======== Provided information
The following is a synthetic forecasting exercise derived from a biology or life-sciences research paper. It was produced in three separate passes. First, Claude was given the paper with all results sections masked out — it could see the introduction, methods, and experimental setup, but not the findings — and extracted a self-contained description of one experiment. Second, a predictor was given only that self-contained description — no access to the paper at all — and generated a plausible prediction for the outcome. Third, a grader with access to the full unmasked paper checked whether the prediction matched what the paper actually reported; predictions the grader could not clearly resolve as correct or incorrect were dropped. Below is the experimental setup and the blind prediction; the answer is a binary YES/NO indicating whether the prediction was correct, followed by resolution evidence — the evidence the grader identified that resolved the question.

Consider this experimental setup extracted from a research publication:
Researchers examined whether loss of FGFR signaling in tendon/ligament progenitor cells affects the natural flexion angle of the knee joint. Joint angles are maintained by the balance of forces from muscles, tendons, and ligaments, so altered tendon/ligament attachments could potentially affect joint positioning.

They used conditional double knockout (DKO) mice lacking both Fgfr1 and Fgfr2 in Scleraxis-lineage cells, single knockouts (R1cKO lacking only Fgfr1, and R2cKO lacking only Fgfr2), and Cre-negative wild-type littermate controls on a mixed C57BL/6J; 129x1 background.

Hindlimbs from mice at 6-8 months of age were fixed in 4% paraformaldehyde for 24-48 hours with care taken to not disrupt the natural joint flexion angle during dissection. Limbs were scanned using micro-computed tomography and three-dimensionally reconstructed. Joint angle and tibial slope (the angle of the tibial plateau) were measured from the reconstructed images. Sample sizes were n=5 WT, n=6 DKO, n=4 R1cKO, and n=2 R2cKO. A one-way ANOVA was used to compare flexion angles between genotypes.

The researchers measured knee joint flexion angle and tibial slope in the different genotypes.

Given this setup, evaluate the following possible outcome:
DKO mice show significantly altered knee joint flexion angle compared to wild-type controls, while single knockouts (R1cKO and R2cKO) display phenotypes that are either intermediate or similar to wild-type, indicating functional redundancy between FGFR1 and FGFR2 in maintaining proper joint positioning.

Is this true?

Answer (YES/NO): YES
================
======== Provided information
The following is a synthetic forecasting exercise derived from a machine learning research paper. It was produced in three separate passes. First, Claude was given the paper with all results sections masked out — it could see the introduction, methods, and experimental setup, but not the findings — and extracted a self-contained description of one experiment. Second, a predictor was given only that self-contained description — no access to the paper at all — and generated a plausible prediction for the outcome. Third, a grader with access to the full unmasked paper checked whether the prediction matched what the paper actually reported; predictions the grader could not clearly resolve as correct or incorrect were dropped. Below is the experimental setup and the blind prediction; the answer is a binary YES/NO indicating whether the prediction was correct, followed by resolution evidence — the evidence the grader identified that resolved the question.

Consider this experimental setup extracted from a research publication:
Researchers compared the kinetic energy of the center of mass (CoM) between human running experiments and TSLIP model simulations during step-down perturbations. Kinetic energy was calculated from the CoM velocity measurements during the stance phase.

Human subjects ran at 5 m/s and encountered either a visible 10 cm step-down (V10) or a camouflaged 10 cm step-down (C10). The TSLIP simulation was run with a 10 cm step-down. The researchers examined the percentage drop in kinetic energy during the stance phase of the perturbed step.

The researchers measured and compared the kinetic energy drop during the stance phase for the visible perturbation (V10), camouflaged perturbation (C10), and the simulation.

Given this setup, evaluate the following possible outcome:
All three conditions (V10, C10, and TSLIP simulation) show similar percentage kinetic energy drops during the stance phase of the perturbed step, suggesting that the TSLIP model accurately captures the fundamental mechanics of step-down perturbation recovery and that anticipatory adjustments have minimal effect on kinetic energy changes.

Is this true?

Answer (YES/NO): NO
================
======== Provided information
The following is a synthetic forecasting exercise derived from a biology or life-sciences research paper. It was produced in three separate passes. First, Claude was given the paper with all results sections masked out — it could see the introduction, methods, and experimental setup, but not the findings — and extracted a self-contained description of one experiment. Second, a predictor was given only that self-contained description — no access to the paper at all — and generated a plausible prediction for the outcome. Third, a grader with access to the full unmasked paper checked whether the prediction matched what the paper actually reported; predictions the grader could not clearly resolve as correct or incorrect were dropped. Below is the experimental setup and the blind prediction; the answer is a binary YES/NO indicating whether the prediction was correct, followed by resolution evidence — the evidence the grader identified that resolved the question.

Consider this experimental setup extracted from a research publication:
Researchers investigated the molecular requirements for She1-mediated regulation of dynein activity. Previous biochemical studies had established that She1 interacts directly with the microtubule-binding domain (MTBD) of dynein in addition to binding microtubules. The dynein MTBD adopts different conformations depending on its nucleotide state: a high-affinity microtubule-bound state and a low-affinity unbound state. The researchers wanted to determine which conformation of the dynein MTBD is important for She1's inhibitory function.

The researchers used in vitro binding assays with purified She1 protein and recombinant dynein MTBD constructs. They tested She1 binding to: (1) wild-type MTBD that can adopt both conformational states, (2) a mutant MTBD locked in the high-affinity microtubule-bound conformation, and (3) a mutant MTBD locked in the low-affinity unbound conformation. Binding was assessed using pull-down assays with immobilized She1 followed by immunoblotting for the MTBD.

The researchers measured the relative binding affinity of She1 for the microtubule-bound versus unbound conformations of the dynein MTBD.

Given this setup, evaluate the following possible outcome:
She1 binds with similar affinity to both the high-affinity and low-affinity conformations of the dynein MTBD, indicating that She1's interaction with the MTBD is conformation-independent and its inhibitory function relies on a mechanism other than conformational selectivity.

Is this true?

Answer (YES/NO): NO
================
> Task
Search the data above for the word "natural" and show every line that has it.

> Reply to the exercise
Researchers examined whether loss of FGFR signaling in tendon/ligament progenitor cells affects the natural flexion angle of the knee joint. Joint angles are maintained by the balance of forces from muscles, tendons, and ligaments, so altered tendon/ligament attachments could potentially affect joint positioning.
Hindlimbs from mice at 6-8 months of age were fixed in 4% paraformaldehyde for 24-48 hours with care taken to not disrupt the natural joint flexion angle during dissection. Limbs were scanned using micro-computed tomography and three-dimensionally reconstructed. Joint angle and tibial slope (the angle of the tibial plateau) were measured from the reconstructed images. Sample sizes were n=5 WT, n=6 DKO, n=4 R1cKO, and n=2 R2cKO. A one-way ANOVA was used to compare flexion angles between genotypes.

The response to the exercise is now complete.